Yoksa kayıtsız kalarak önemsiz olduğumu mu söylemek istediler? Şu var ki, kimse kazanacağı bir savaştan kaçmaz. İnsan yeneceği kişinin önemli olup olmadığına bakmaz.

Açıkçası bu iddiadan dolayı bütün eleştirmenler benimle alay edeceklerine, ben onlarla alay etmiş gibi oldum. Bu da ülkede eleştirinin bittiğini, benim aslında bir romancı olmasam da iyi bir komedi yazarı olduğumu gösteriyor. Çünkü hakarete uğrayan birinin, kendisine hakaret edene ün kazandırmamak için bu hakareti sineye çekmesine ancak vodvillerde rastlanır.

Şimdi bu garip durumun ortaya çıkardığı gerçeklere bakalım.

Alelade birinin kalkıp kendini ülkenin en büyük yazarı ilan etmesi deliliğini gösterir muhakkak. Ama diğer yazarların buna sessiz kalması onların özgüven eksikliğini gösterir ki, bu çok daha kötü bir şeydir. Demek ki, kimse yeteneğinden emin değil ve bu özgüven noksanlığı, alçakgönüllülük laflarıyla kamufle edilmeye çalışılıyor. Acaba değerli yazarlarımız bu alçakgönüllülük silahıyla kendi kendilerini vurduklarının farkında değil mi? Çünkü onlar tevazu gösterdiklerinden en yeteneksiz yazarlar en tepeye oturtuluyor.

İşte bunu gördüğüm için, madem bu değerli yazarlar, sırf yayınevleri para kazansın diye vasat yazarlarca geçilmelerine ses çıkarmıyorlar, bana da ses çıkarmazlar diye düşündüm. Bu düşüncemde haklı da çıktım. Ama söyleyin Allah aşkına, o değerli yazarlar bana kızsalardı, sanki haklı mı olurlardı?

Kendini birinci ilan etmek değil, edebiyatın alınıp satıldığı bu piyasada kötü kitapların iyi gibi gösterilmesine rıza göstermek, yeteneksiz yazarların parlatılmasına susmak, ülkenin Amerikan edebiyatının bir çöplüğü haline getirilmesine ses çıkarmamak, asıl ayıp olan şey işte budur. Nitekim böyle düşündüğüm için o değerli yazarlar arasında bana bir yer olmadığını biliyorum. Bir sessizlik duvarı ardında hapsedilmiş gibiyim ve bu duvar her geçen gün daha da yükseltiliyor. Hatta bu duvar yıkılmasın diye, işte hak ettiğim halde bana hakaret bile edilmiyor.

### Görev A:
Yazarların sessizliği üzerine metinde, yazarın kendini birinci ilan etmenin değil, asıl ayıp olan şey saydığı davranışları sıralayın.
### Görev B:
Yazarların sessizliği üzerine metni son cümlesinden sonra aynı üslupla sürdürün.

Açıklamalı koordinat kayıtları:

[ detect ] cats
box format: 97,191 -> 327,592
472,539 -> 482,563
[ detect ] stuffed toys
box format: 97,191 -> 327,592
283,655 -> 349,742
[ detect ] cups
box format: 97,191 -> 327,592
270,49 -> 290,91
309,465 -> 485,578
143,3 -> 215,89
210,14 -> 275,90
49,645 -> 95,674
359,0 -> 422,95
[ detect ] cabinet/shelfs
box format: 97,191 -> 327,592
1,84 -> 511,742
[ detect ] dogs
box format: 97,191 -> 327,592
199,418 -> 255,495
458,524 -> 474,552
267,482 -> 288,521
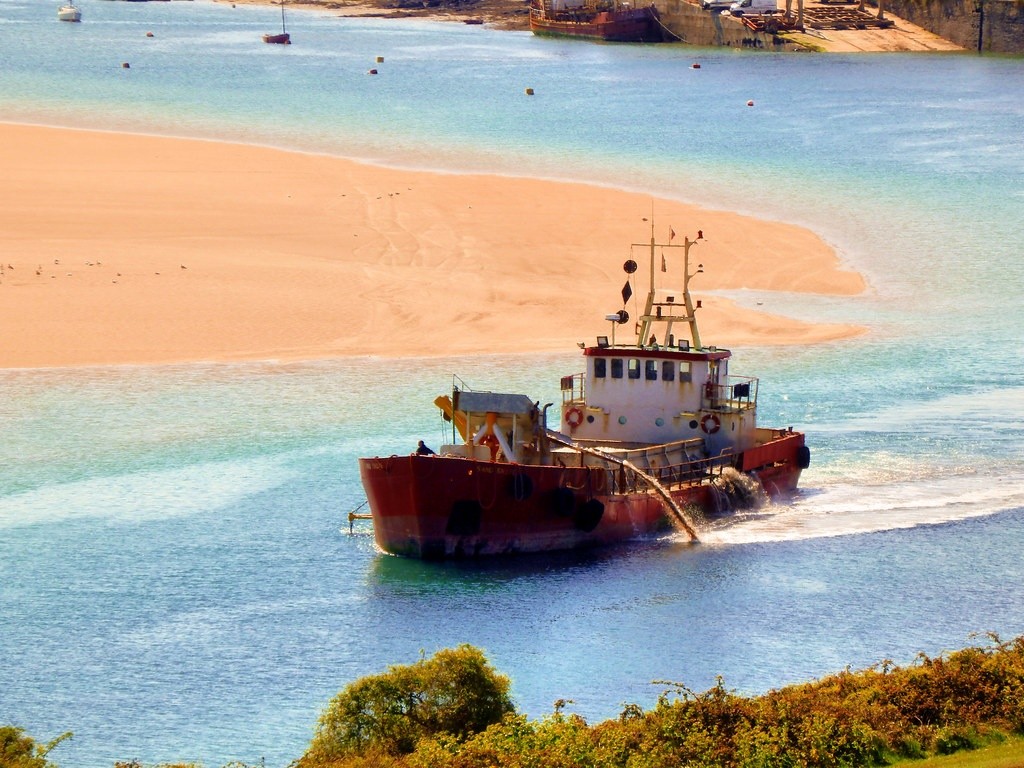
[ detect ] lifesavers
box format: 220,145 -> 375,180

### Görev çıktısı A:
- Edebiyatın alınıp satıldığı bu piyasada kötü kitapların iyi gibi gösterilmesine rıza göstermek
- Yeteneksiz yazarların parlatılmasına susmak
- Ülkenin Amerikan edebiyatının bir çöplüğü haline getirilmesine ses çıkarmamak

### Görev çıktısı B:
Bugün yüzlercesi arasından sadece Orhan Pamuk’un saf ve düşünceli olmak gibi bir iddiası var. Geriye kalan bütün yazarlar sessiz bir kalabalık oluşturuyor. İddiası olmayan bir yazar, bütün çekişmelerin dışında kalmak istediğini hissettirir bize. Onun sermayesini yatırdığı hiç bir yer yoktur. Oysa her yazar bir iddiayla ortaya çıkmalı, böylece söyleyeceği bir şeyi olduğunu bize göstermeli. Hiçbir iddiası olmayan bir yazarın edebiyat toprağında kök salması, yarına kalması mümkün değil.

Her gün sayısız kitap yayınlanıyor, ama bunlardan kaçının söyleyecek bir şeyi var? Üstelik bu yazarların hepsi ne kadar güzel yazdığıyla meşgul. Sanki güzel yazmak, yetenek gerektirirmiş gibi. Bir kitabın kusursuz olması değil, kusurlarına rağmen yaşaması daha büyük bir olaydır. Bir yazarın ne olduğu da kitabından edebi olan atıldığında geriye kalandır.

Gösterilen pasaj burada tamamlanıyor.